Tom Harrell in Münster
Konzertimpressionen
TEXT: Ingo Marmulla | FOTO: Ingo Marmulla
Ich bin an diesem Abend schon früh in Münster eingetroffen und habe noch Gelegenheit einige Worte mit dem Organisator des Konzertes, dem Saxophonisten Manfred Wex, im Auditorium des Westfälischen Landesmuseums zu wechseln. Derweil wird von Harrells Band während des Soundchecks noch einiges am Equipment verändert oder weg gerückt: Das E-Piano wird heute nicht zum Einsatz kommen, die Lichtanlage wird modifiziert, das Schlagzeug wird umgestellt etc. ... Als schließlich der „Check“ beendet ist und die Band in die nahe gelegene Pizzeria zum Essen wechselt, betritt Tom Harrell, begleitet von seiner Frau, den Saal. Man könnte eine Nadel fallen hören. Magie umgibt diesen von seiner Krankheit gezeichneten Ausnahmemusiker...

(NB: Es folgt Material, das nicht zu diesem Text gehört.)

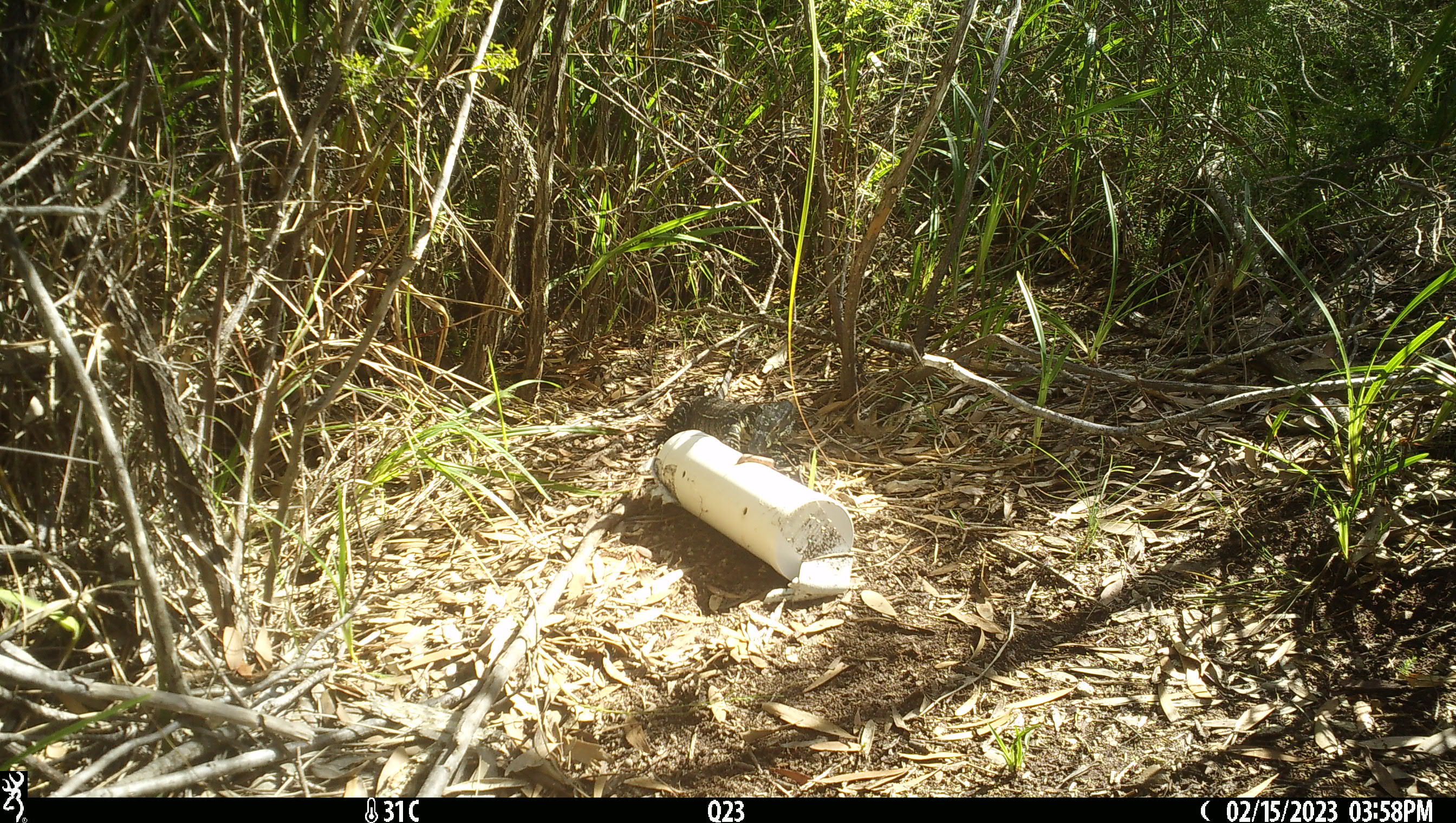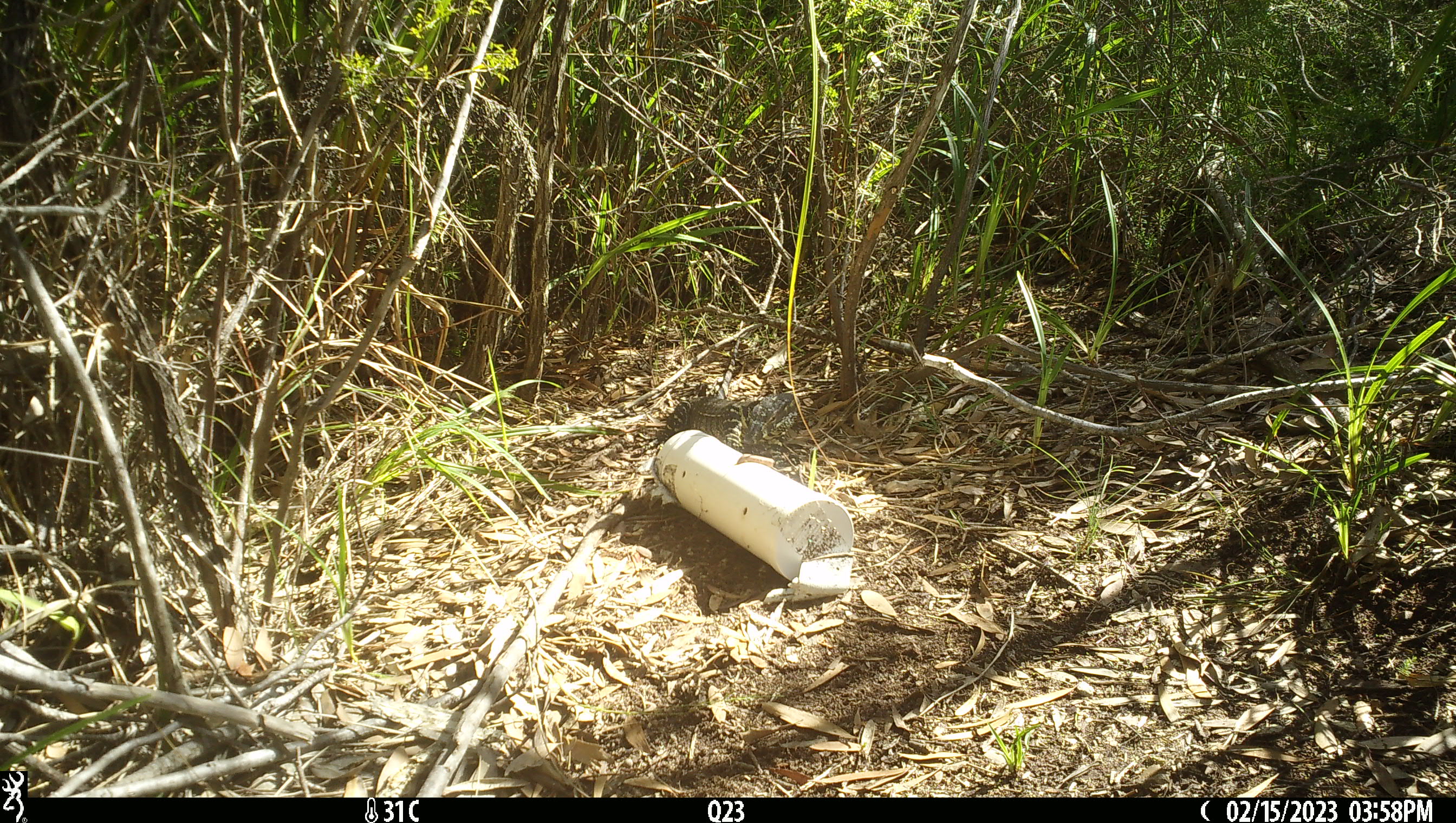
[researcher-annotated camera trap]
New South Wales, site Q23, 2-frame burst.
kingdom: Animalia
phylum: Chordata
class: Reptilia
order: Squamata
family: Varanidae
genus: Varanus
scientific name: Varanus varius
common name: lace monitor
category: goanna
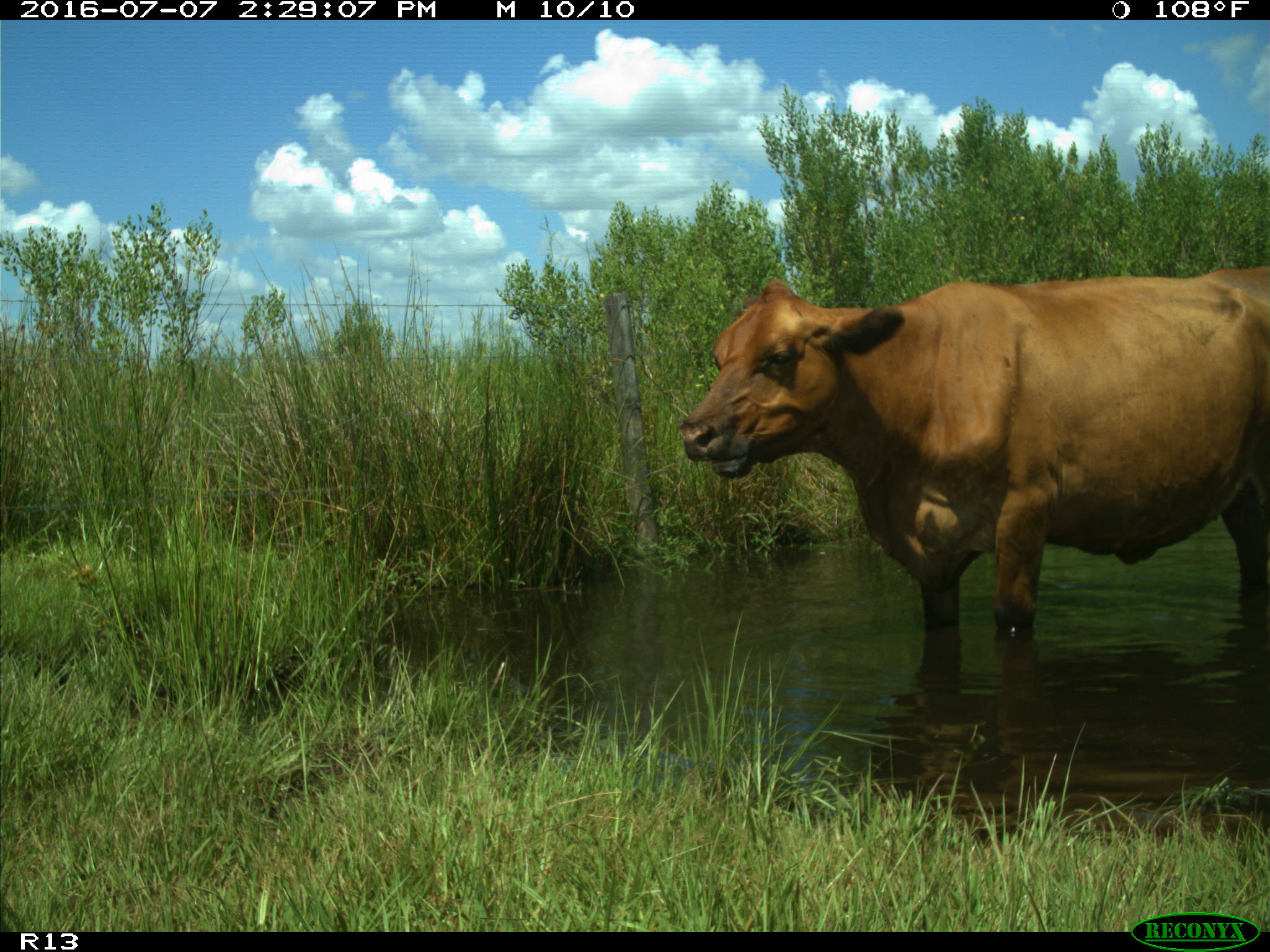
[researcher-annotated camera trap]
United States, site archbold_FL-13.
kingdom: Animalia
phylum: Chordata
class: Mammalia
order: Artiodactyla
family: Bovidae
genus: Bos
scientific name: Bos taurus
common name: domestic cow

Nun sind es nur noch wenige Minuten bis zum Konzertbeginn. Der Saal füllt sich schließlich bis auf den letzten Platz. Manfred Wex sagt die Band in etwa mit den Worten an: „Wir sind froh, heute Abend zum wiederholten Male Tom Harrell und seine Band begrüßen zu dürfen. Sie können mir glauben, das ist wahrlich mit das Beste, was man derzeit im Jazz hören kann!“ Er wird Recht behalten.

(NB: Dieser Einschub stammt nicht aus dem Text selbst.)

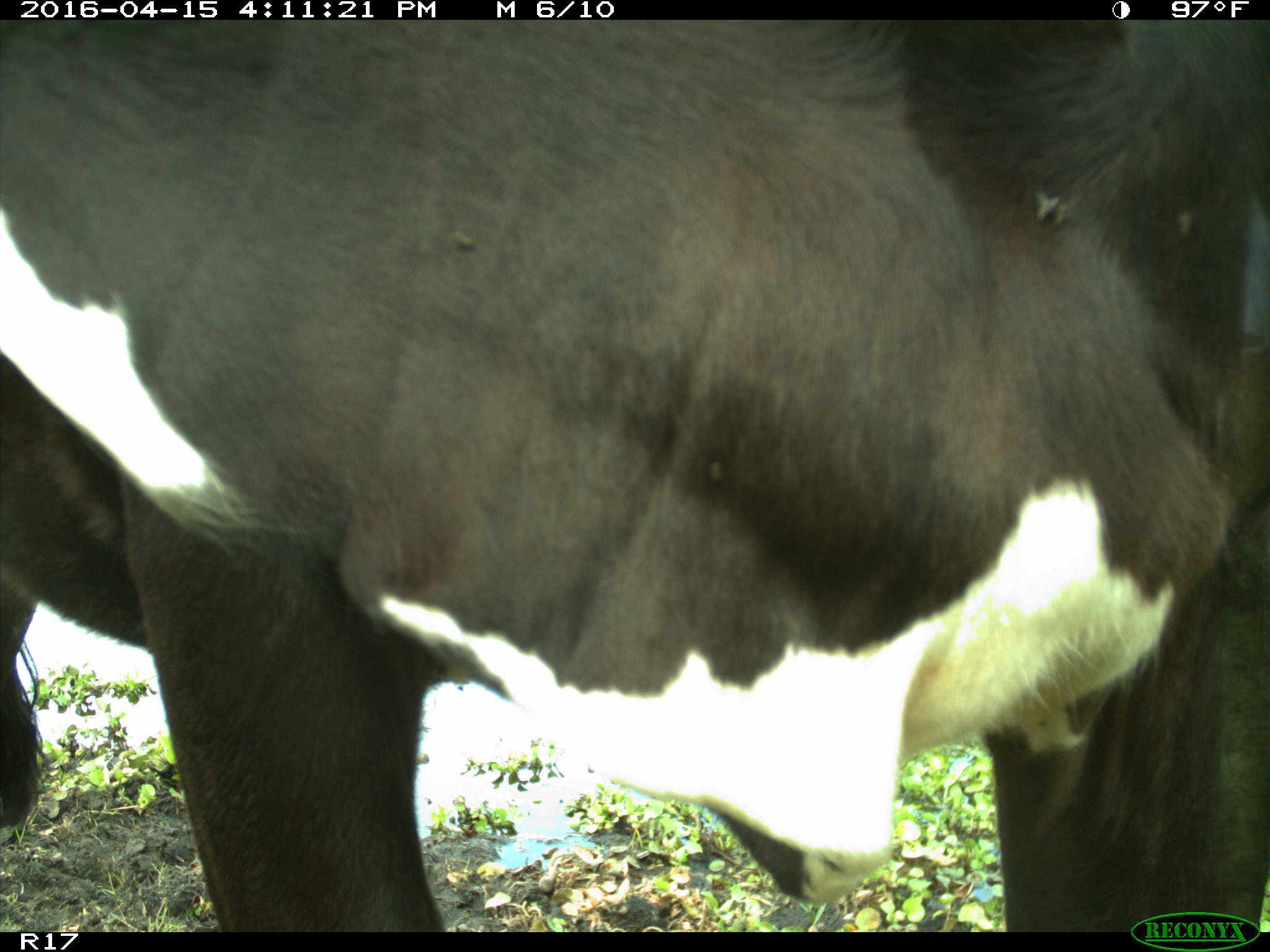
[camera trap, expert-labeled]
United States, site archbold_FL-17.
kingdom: Animalia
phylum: Chordata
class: Mammalia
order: Artiodactyla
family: Bovidae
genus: Bos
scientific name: Bos taurus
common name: domestic cow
Bos taurus (domestic cow).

Das Konzert beginnt mit dem Titelstück der neuen CD „Moving Pictures“. Eine Medium-Tempo-Kompositionen mit einem gestaffelten geheimnisvollen Thema im Dreier-Takt, auf der CD multiphon mit Trompeten aufgenommen, hier in der Live-Version thematisch unterstützt und mit genügend Volumen versehen durch das Klavierspiel von Danny Grissett. Die Dynamik dieses Konzertbeginns, die perlenden Läufe auf dem Flügelhorn, die sympathische Klangsprache des Solisten Tom Harrell unterstützt durch den groovigen Rhythmus seiner Begleiter, bezaubern die Zuhörer und nehmen sie in den Bann. Von der ersten Note an spürt man den Wohlklang der Band, der nie in Gefahr gerät, in Kitsch ab zu gleiten. Ausgehend vom Hardbop hat Harrell eine Tonsprache entwickelt, die Elemente des Populären, des Folk und der Klassik einbezieht und zu einem Ganzen fügt. Schon bei den ersten Noten erkennt man die für ihn typische Musik. Wahrlich, ein genialer Komponist und Trompetenvirtuose!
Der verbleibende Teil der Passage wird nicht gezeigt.